水滴がついたコップを無意味に撫でながらぶつくさ言う小山内に、俺はジワジワとにやけそうになる口許を引き締めるのに精一杯だ。

「中学から一緒にいたんだし、急に一人にされても、困る」

最後は吐き捨てるように呟くと、テーブルに肘をついた両手で顔を覆い隠してしまった。

「それに彼女ってのも作ってみたかったってだけだし、向こうもそんな感じだから、まぁ雰囲気だけって言うか、特に一緒にいて楽しいとかないし・・・え〜、俺めっちゃ不誠実じゃん。最低」

顔を隠したまま今の自分について懺悔していく小山内には申し訳ないが、俺は見られてないのをいいことに破顔するのを止められなかった。
どうやは小山内は結局、彼女を作ってみたかっただけで彼女のことは好きではないし、俺と一緒にいられないつまらなさを埋める存在としか思ってないらしい。そりゃ土曜の昼間から会ってくれるはずだ。そうか。そうか小山内、そうだったのか。

「向こうもそうなら、小山内だけが最低でもないだろ」
「そうかなー・・・」

そうだよ!と心の中の俺が大声で叫ぶ。
小山内は優しいから、きっと女郎蜘蛛の毒牙にかかってお誘いを断りきれなかったんだろう。今さら思えば、彼女とどこか出掛けたり楽しいことがあれば、小山内なら俺に逐一ウキウキと報告してきたにきまっているのに、それが全くなかったのだから、二人の関係なんてたかが知れている。彼女を作ったってことだけで、どれだけ俺が動揺し視野が狭くなったかがよく解る。最低じゃないけど、罪な男だ小山内よ。
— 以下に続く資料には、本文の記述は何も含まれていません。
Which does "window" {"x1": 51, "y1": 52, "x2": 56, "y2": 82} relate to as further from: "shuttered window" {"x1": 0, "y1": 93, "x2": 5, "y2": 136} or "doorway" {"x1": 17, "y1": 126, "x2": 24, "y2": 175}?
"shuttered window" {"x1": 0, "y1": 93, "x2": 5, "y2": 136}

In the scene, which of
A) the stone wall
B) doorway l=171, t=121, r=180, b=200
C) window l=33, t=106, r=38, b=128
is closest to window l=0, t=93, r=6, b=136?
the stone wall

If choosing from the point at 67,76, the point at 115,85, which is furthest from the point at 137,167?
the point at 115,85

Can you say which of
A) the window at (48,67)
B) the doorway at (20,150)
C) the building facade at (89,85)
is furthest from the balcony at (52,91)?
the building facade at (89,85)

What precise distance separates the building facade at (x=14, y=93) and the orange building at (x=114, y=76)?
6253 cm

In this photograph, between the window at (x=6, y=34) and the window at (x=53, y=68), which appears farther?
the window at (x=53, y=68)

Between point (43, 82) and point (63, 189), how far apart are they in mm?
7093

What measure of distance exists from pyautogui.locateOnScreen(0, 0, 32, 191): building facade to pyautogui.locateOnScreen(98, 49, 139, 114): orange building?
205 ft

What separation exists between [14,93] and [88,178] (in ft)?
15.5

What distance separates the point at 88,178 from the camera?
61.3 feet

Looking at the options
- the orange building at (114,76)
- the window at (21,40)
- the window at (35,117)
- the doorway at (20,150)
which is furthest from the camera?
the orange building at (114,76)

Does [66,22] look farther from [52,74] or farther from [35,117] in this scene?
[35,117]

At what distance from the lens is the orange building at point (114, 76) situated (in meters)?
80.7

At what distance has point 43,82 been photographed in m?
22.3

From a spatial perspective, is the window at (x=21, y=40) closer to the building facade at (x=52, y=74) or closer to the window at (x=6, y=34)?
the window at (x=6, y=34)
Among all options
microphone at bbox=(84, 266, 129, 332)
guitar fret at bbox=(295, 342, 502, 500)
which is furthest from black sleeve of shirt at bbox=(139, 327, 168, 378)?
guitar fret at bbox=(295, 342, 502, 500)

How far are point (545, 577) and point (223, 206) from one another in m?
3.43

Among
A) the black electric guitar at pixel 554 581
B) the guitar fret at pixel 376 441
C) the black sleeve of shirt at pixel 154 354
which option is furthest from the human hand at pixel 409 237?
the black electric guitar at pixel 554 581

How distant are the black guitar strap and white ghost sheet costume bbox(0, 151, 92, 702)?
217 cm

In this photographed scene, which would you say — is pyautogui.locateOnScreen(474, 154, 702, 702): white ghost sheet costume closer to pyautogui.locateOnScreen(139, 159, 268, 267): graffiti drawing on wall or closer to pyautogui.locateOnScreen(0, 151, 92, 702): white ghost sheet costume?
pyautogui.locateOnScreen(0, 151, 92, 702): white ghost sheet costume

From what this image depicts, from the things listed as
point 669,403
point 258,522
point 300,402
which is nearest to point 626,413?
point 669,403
「えーっと、だから、佐久間も──あ、違う、佐久間の友達も、まだ遅くはないと思うから告白だけでもしてみればいいと、思う」

自分の最低さにウンザリした小山内が、疲れた顔をゆっくりと上げて俺にアドバイスをくれる。ちょうど小山内の言動にうつ向き打ち震えていたので、話を聞いている風にはみてとれるだろう。
これから彼女ときちんと向き合うのか、もしくは別れるのか。小山内のこれからは解らないけれど、そんなことはどうだっていい。どう話がついたって、俺は先ほどとは打ってかわって前向きになれそうだ。

「・・・なんか、脈アリってか略奪出来そうな気がしてきた」
「なに?」
「ああ、こっちの話。あと小山内との時間をちゃんととるよ。今度、映画でも行こうよ」
「え、うん、行く」

即答に気をよくして、さっそくお互いの予定を擦り合わせる。昔とちっとも変わらない距離感だ。
唯一違うのは、俺がもう躊躇いを捨てたということだけ。